Takao Itō

Personal information
- Full name: 伊藤 高男
- Born: 5 November 1952 (age 73) Hokkaido, Japan

Sport
- Country: Japan
- Sport: Skiing

World Cup career
- Seasons: 1980
- Indiv. starts: 1

= Takao Ito =

Japanese ski jumper

Takao Ito (伊藤 高男, Itō Takao) is a Japanese former ski jumper. He competed in the normal hill and large hill events at the 1976 Winter Olympics.

== Career ==
On 8 March 1973, at the official training of the 2nd FIS Ski Flying World Championships, he crashed at ski jumping world record distance at 176 metres (577 ft) on Heini-Klopfer-Skiflugschanze in Oberstdorf, West Germany.
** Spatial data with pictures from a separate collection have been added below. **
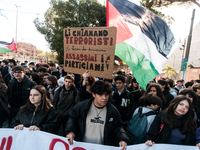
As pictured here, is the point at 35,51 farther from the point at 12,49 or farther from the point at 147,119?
the point at 147,119

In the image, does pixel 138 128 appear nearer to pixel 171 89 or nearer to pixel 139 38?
pixel 139 38

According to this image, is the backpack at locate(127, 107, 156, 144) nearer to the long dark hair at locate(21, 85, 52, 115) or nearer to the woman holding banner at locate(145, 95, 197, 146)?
the woman holding banner at locate(145, 95, 197, 146)

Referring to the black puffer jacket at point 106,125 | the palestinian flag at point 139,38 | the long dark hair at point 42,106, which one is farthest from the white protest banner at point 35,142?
the palestinian flag at point 139,38

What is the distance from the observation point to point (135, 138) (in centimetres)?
220

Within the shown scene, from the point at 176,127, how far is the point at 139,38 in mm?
1801

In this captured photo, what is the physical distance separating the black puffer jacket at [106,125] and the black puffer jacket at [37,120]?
1.11ft

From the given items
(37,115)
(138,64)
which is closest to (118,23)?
(138,64)

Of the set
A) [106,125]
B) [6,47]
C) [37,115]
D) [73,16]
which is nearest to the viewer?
[106,125]

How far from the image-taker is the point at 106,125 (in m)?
1.84

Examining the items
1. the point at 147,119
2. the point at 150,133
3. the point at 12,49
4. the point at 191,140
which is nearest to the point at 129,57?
the point at 147,119

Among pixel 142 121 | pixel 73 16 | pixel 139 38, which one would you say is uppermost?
pixel 73 16

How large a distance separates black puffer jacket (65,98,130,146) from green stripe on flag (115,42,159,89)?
1.09 m

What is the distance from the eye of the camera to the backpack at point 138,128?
2.17 meters

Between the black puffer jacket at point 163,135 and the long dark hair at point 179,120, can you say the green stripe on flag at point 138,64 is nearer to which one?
the long dark hair at point 179,120
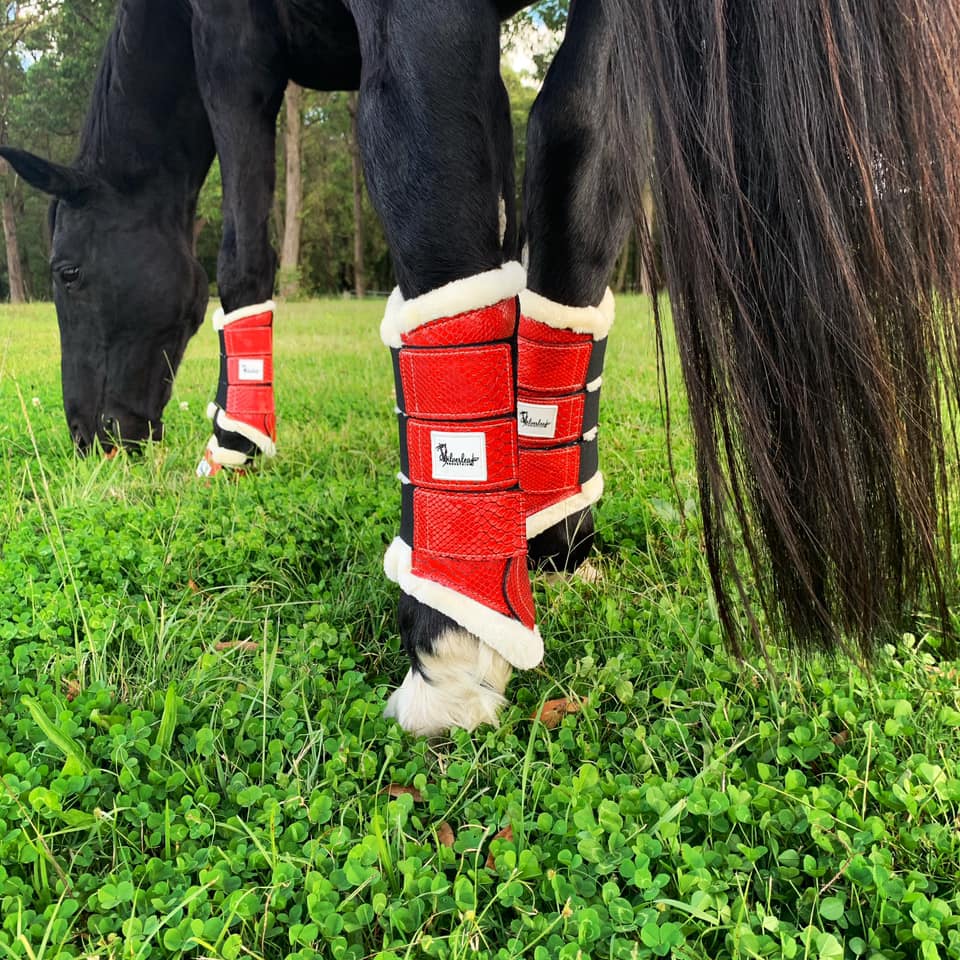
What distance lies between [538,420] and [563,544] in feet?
0.94

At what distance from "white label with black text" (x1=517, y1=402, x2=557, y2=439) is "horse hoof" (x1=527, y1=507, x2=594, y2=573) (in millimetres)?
200

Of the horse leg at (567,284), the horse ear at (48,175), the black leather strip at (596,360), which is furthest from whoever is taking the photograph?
the horse ear at (48,175)

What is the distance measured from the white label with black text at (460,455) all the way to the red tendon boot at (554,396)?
453 millimetres

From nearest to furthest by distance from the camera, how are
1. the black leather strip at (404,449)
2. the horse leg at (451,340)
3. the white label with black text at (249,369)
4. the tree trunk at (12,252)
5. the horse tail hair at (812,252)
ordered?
the horse tail hair at (812,252), the horse leg at (451,340), the black leather strip at (404,449), the white label with black text at (249,369), the tree trunk at (12,252)

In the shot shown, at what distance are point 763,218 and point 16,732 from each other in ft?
4.05

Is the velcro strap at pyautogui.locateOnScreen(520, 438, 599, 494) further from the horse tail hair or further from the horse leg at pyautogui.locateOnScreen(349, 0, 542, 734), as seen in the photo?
the horse tail hair

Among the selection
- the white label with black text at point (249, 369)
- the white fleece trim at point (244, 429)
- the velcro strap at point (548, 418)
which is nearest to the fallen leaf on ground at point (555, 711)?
the velcro strap at point (548, 418)

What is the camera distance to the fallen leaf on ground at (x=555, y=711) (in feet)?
3.79

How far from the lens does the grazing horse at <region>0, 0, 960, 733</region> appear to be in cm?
76

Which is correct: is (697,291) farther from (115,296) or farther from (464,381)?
(115,296)

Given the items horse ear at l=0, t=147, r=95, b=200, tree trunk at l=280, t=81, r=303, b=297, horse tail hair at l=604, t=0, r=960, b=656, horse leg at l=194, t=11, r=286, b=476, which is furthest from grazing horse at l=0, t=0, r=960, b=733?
tree trunk at l=280, t=81, r=303, b=297

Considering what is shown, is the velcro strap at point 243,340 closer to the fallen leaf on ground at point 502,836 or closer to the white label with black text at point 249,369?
the white label with black text at point 249,369

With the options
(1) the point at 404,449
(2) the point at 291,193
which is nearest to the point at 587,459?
(1) the point at 404,449

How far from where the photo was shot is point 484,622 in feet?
3.45
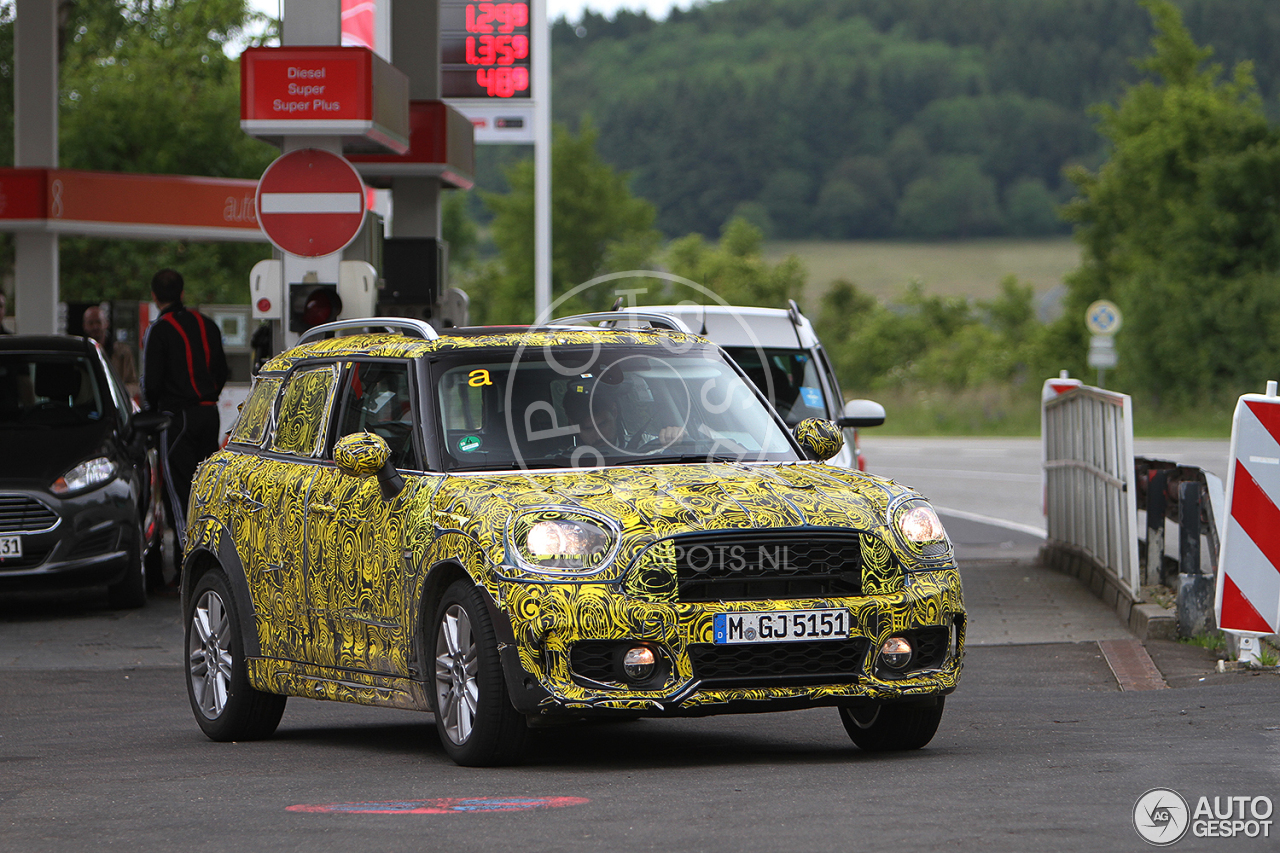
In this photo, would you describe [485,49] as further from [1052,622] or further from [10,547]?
[1052,622]

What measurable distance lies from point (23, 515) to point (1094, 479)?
757cm

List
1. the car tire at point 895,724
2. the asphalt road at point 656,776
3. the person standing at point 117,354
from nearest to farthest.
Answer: the asphalt road at point 656,776
the car tire at point 895,724
the person standing at point 117,354

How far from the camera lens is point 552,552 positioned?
23.0 feet

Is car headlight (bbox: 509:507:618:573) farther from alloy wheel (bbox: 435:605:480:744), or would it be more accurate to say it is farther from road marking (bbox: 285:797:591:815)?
road marking (bbox: 285:797:591:815)

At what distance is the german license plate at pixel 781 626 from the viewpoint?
276 inches

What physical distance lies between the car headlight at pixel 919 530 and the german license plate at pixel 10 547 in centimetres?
805

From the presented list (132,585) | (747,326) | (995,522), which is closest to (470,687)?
(747,326)

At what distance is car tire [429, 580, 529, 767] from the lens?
7.11 m

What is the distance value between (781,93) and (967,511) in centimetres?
14857

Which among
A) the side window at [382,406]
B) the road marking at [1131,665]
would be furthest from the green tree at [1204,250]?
the side window at [382,406]

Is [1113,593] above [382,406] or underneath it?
underneath

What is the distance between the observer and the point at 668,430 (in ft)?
26.6

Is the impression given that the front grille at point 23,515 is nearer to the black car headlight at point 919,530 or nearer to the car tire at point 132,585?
the car tire at point 132,585

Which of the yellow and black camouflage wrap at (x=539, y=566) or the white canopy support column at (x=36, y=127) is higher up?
the white canopy support column at (x=36, y=127)
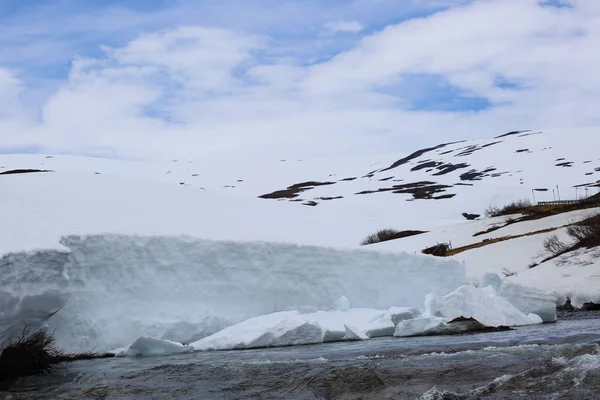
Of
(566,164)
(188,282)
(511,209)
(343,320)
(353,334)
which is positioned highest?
(566,164)

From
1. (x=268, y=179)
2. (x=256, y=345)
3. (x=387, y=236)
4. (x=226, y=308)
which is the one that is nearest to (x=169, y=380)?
(x=256, y=345)

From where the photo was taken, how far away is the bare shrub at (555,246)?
29.6 m

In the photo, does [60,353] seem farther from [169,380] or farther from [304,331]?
[304,331]

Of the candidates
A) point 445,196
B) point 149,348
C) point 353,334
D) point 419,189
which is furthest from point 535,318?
point 419,189

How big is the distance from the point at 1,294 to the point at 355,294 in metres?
8.22

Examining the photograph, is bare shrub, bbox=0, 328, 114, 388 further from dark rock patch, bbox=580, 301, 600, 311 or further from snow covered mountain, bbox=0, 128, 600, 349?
dark rock patch, bbox=580, 301, 600, 311

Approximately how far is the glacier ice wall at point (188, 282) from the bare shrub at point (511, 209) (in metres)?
32.2

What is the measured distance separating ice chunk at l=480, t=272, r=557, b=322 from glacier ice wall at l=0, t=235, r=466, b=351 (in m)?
1.47

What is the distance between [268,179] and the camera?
319 ft

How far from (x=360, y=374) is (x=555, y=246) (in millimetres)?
22752

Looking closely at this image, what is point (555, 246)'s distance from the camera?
29984mm

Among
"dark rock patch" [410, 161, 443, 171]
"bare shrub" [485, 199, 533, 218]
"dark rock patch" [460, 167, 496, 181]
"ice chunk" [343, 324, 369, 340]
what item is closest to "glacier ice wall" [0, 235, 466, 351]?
"ice chunk" [343, 324, 369, 340]

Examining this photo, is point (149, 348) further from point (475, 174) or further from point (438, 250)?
point (475, 174)

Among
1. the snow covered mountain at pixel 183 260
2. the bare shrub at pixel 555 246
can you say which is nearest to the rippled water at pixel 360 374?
the snow covered mountain at pixel 183 260
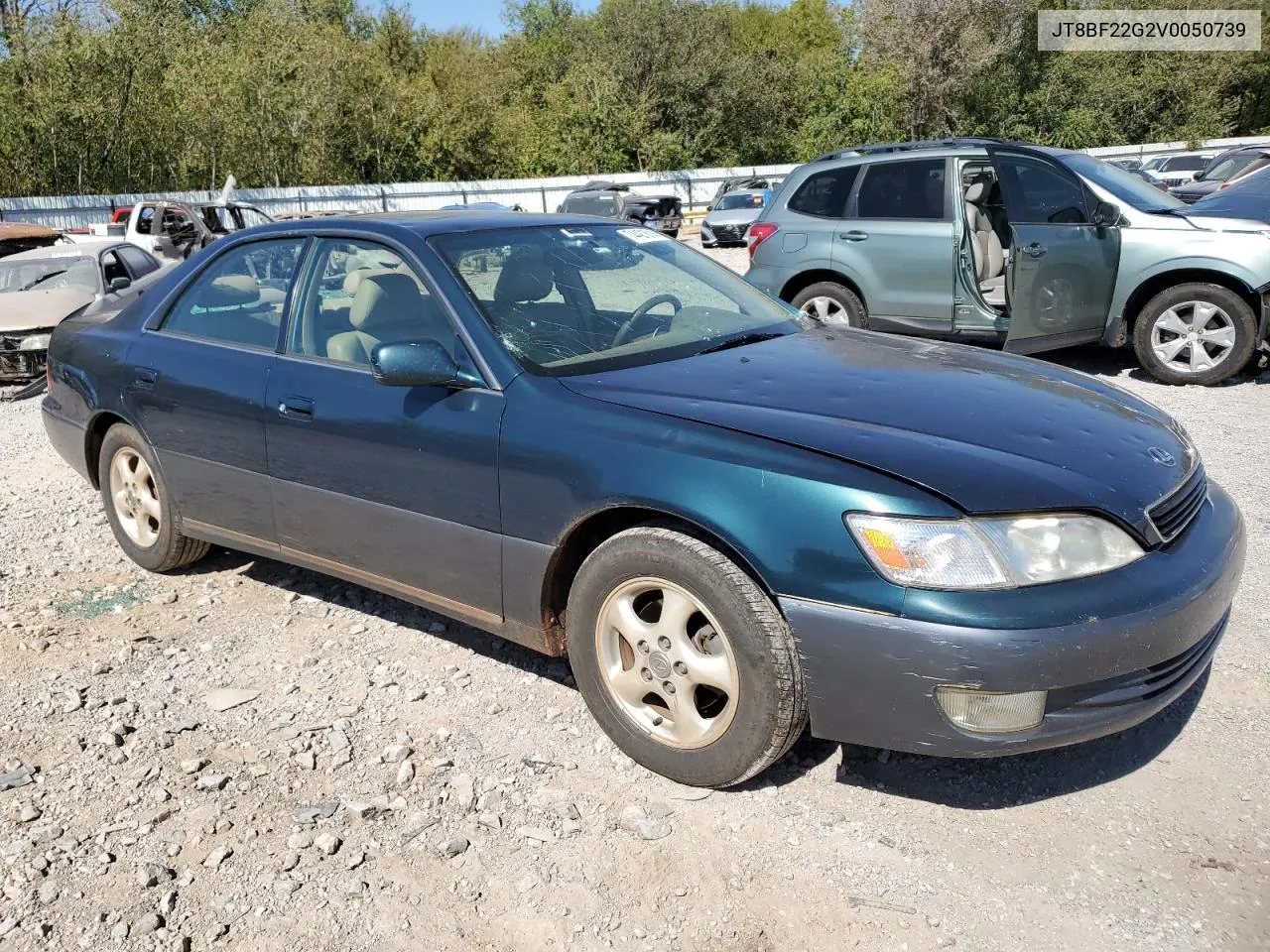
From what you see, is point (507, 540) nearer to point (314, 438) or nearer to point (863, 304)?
point (314, 438)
He performed in World Cup only one time in his career, in the inaugural season at home in Sapporo where he took 9th place and three times at Four Hills Tournament with no visible success.

== World Cup ==

=== Standings ===

| Season | Overall | 4H |
|---|---|---|
| 1973/74 | N/A | 92 |
| 1974/75 | N/A | 42 |
| 1976/77 | N/A | 47 |
| 1979/80 | 80 | — |

==Invalid ski jumping world record==

| Date | Hill | Location | Metres | Feet |
|---|---|---|---|---|
| 8 March 1973 | Heini-Klopfer-Skiflugschanze | Oberstdorf, West Germany | 176 | 577 |

- Not recognized. Crashed at world record distance.